* _EXERCISE TEXT_:

============

Many of the stories have a very noir/conte cruel feel to them. In "Love and Death at the End of
the World" by Mark Chadbourn the ruthless and dissipated warrior Rathsamman is ready to give it all up, redeem
himself, and devote himself to loving a beautiful young woman and by so doing save his doomed world, only to have
the woman laugh scornfully at him and send him and his world to their doom.
In "The Leper King" by Charlee Jacob,
Lyrkatra a young but physically flawed woman loses the only man who has ever cared for her to his lust for wealth and decadence.
When, as a mature sorceress, she comes before him as little more than a performance artist, she is provoked into
disassembling him back into what she had first created him from -- but now she is alone, unable to disassemble or
kill herself, and doomed to live in the knowledge of her own hideousness until the end of time.

============

* _EXERCISE OBJECTIVE_:
Answer these questions from the story review:
1. Who wrote "Love and Death at the End of the World"?
2. In "The Leper King," what does Lyrkatra lose the only man who cared for her to?
3. What two things is Lyrkatra unable to do to herself at the end?

* _DATA EXTRACT_:

============

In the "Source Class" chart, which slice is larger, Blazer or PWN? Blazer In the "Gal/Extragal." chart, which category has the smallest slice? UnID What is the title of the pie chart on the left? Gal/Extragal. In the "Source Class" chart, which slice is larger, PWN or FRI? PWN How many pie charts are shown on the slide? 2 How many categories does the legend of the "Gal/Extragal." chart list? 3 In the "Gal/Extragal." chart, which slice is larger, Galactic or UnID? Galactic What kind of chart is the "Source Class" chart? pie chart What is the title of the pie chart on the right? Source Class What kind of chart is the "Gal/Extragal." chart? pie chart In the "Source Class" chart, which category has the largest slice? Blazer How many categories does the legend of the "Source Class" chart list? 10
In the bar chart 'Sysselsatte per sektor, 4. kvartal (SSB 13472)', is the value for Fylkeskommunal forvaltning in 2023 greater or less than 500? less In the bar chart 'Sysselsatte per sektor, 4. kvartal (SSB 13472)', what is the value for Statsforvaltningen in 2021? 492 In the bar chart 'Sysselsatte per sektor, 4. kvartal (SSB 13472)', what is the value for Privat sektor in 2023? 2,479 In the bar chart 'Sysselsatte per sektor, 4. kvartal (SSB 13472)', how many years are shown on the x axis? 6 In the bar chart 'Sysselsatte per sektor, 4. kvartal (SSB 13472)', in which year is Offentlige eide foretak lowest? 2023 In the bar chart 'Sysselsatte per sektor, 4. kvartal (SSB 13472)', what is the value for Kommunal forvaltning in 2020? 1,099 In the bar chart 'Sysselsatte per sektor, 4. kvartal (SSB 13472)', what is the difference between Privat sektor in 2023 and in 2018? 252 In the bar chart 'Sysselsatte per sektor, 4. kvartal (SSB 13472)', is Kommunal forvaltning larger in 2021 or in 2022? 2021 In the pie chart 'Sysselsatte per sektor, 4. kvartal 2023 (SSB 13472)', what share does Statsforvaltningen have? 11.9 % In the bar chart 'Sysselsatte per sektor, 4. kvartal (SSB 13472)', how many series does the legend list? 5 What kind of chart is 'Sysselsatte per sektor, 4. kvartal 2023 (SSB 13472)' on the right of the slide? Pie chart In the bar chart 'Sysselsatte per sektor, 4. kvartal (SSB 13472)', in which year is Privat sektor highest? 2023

============

* _RESULT_:
1. Mark Chadbourn
2. His lust for wealth and decadence
3. Disassemble herself or kill herself